UNHRC: The UK will oppose discussions under Agenda Item 7 of the UNHRC. Source: United States Mission Geneva (via Flickr)
UK will oppose a motion discussing Israeli action in Palestine and Arab nations - is it fundamental policy change or party politics?

By Lowri Pitcher

Jeremy Hunt, the UK foreign secretary, has stated that the UK will now oppose motions criticizing Israel’s actions in Gaza and the West Bank which are discussed under Agenda Item 7 of the United Nations Human Rights Council (UNHRC).

Agenda item 7 is a permanent feature on the UNHRC’s annual agenda. The article forces the Council members to discuss the: “Human rights situation in Palestine and other occupied Arab territories.” Despite atrocities such as ethnic cleansing in Myanmar, the Syrian Civil War, the Yemeni Civil War and the annexation of Crimea; none of these issues are a fixed topic of discussion in the UNHRC. In relation to the permanent fixture, Jeremy Hunt said that “By any standard of fairness or proportion, elevating [the Israeli-Palestinian] dispute above all others cannot be sensible.”

This does not mean that the UK will no longer critique Israeli action in the Occupied Palestinian Territories, nor is the UK changing its policy towards finding a two-state solution, the UK simply objects to the procedure in principle. Hunt explained that the Government is willing to discuss the Israel-Palestine issue and that “The UN has every right to address these grave matters in a measured and proportionate way. In the future, Britain will continue to support scrutiny of Israel and the Occupied Palestinian Territories in the HRC, so long as it is justified and not proposed under Item 7.”
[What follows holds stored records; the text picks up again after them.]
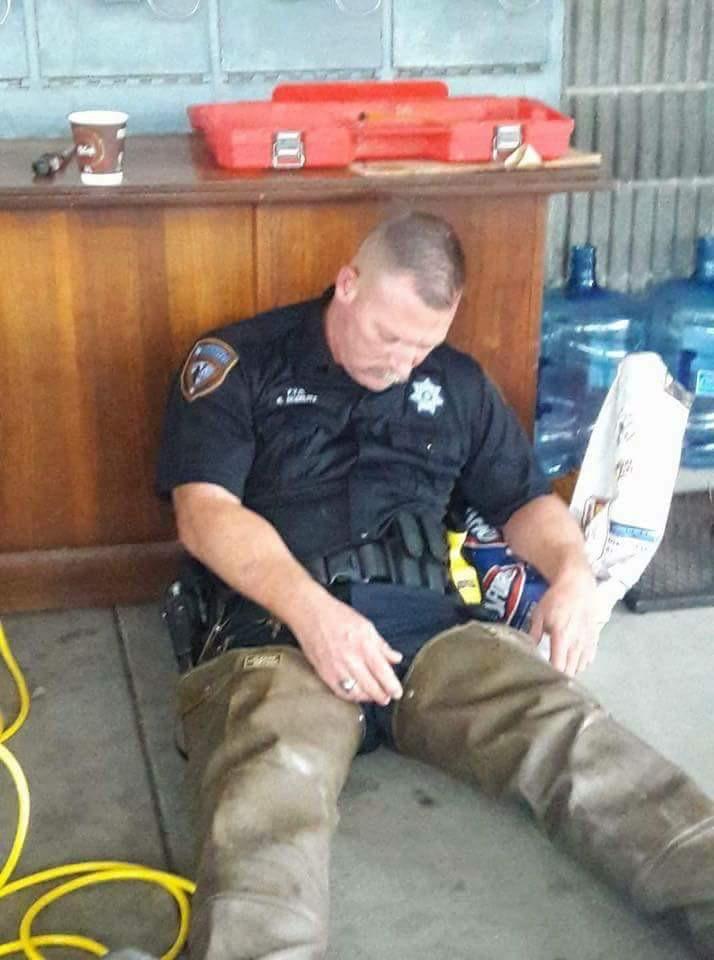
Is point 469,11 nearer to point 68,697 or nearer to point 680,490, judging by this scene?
point 680,490

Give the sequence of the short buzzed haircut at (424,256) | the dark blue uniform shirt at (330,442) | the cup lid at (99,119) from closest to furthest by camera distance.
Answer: the short buzzed haircut at (424,256) → the dark blue uniform shirt at (330,442) → the cup lid at (99,119)

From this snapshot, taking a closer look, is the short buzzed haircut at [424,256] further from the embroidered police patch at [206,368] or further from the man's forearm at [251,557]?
the man's forearm at [251,557]

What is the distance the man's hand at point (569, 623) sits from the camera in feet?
5.34

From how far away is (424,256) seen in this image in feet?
5.23

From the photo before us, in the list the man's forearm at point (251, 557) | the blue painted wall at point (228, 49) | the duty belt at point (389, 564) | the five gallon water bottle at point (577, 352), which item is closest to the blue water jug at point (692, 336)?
the five gallon water bottle at point (577, 352)

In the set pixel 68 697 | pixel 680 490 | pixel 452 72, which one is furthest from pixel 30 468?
pixel 680 490

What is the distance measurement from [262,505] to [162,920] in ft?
1.83

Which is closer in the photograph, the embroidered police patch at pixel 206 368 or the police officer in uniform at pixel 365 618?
the police officer in uniform at pixel 365 618

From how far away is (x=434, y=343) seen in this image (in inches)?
65.3

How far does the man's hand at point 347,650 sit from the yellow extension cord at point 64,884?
0.98 feet

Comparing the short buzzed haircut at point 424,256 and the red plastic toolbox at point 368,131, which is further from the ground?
the red plastic toolbox at point 368,131

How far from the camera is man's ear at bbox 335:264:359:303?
1.66 meters

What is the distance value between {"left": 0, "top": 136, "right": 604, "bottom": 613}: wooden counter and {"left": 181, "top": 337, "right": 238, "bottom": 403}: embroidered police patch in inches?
10.6

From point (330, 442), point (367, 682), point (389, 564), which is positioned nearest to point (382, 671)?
point (367, 682)
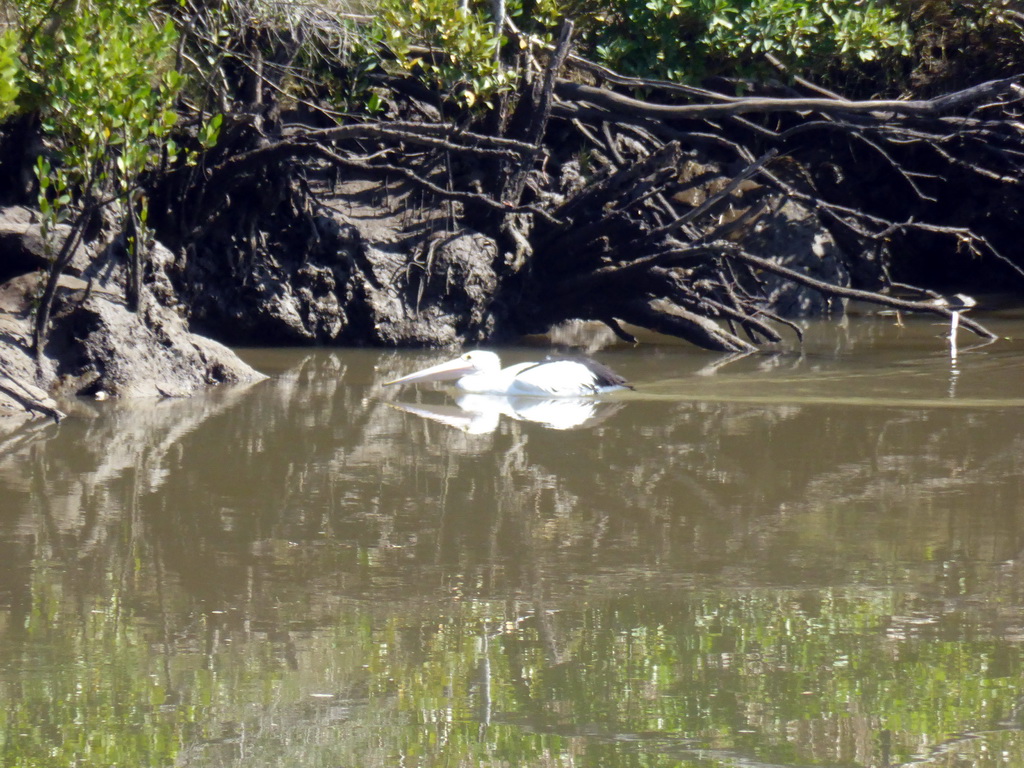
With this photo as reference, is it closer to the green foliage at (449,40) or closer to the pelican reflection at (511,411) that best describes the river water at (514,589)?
the pelican reflection at (511,411)

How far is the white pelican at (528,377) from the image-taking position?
8828 millimetres

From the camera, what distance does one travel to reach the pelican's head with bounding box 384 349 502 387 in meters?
9.20

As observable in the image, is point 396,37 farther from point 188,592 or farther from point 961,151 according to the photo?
point 961,151

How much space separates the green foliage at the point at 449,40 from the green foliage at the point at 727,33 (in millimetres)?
1701

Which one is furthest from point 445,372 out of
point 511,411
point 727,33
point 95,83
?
point 727,33

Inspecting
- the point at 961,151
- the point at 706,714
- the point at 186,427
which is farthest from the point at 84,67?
the point at 961,151

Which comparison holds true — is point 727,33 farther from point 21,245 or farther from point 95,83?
point 21,245

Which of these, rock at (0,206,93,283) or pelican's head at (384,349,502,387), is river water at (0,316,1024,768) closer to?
pelican's head at (384,349,502,387)

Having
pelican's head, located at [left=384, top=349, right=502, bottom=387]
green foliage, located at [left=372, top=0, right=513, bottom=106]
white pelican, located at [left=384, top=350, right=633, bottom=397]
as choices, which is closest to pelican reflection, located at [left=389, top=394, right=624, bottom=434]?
white pelican, located at [left=384, top=350, right=633, bottom=397]

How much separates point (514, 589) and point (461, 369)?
5.01 meters

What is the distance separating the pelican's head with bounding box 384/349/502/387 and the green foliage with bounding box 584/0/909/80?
404cm

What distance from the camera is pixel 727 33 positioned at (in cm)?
1162

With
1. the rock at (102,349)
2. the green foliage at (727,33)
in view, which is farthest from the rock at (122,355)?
the green foliage at (727,33)

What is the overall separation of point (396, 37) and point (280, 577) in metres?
6.40
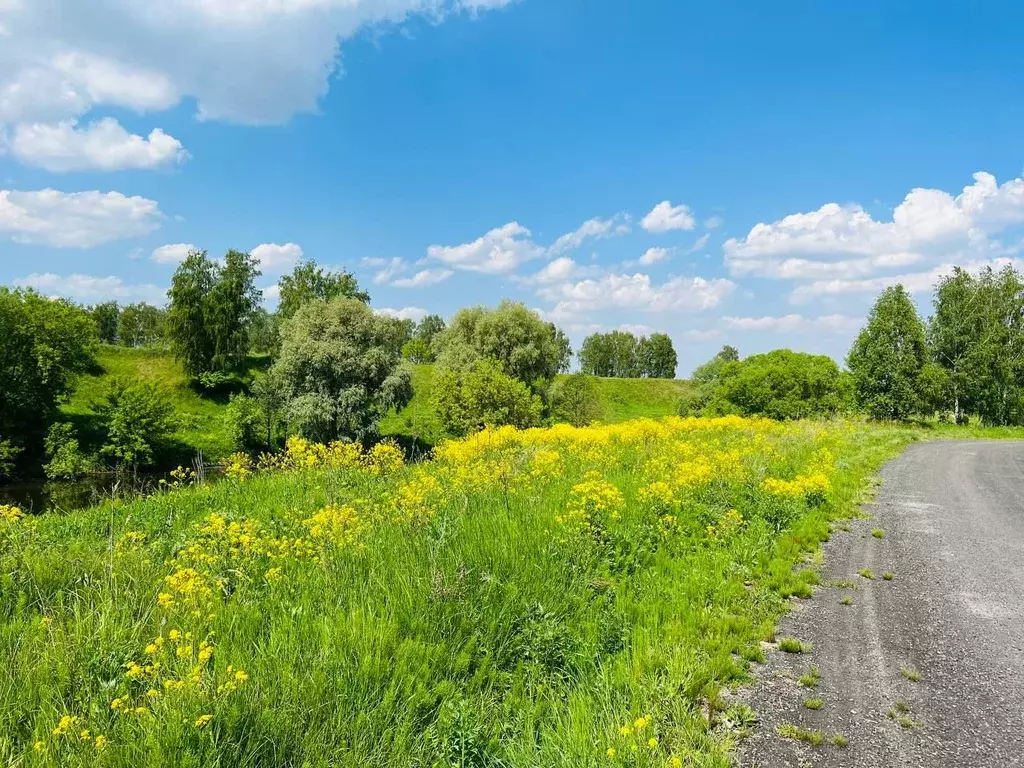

At the same time that the UK denounced this article, Anders Samuelsen, the Danish foreign minister tweeted: “It is fundamentally wrong that Israel as the only country in the world has an entire agenda item dedicated to it in the UN Human Rights Council. Tomorrow, therefore – out of principle – Denmark will vote NO to all resolutions under #HRC Item 7.”

These decisions will likely please US President Donald Trump who has decisively changed the US’s discourse towards Israel. The US quit the human rights council last year claiming that the council held a “chronic bias against Israel.” The Trump administration caused similar controversy over recognizing Jerusalem as the capital of Israel and deciding the relocate the US Embassy to Jerusalem last year.

On 25 March President Trump signed a proclamation recognizing the Golan Heights as Israeli sovereign territory. The Golan Heights is an area along Israel’s northern border which it took from Syria after The Six-Day War in 1967. Donald Trump’s proclamation has been warmly welcomed by Prime Minister Netanyahu as support to solidify the legitimacy of Israel.

Despite the UK and US’ approach to Israel being hailed as major geopolitical actions, there is a considerable possibility that the motivations behind these decisions are based far more around domestic policy agendas.

Some claim that Donald Trump has increased his diplomatic support of Israel during the last year in order to galvanize evangelical Christians and the gradual increase in the number of Jews who have abandoned the Democratic party for the Republican party to support him; all in the wider context of securing voters during the next presidential elections in 2020.

Similarly, there are claims that the Conservative party is also playing politics. Numerous claims of anti-semitism have been filed against Jeremy Corbyn and his lack of action in resolving these issues has been widely criticized. The inherent problems have even led to MPs resigning and forming The Independent Group. Given the current volatility in British politics and the chances of another General Election being circulated, the Conservatives’ recent actions may signify more than a simple declaration about Agenda Item 7.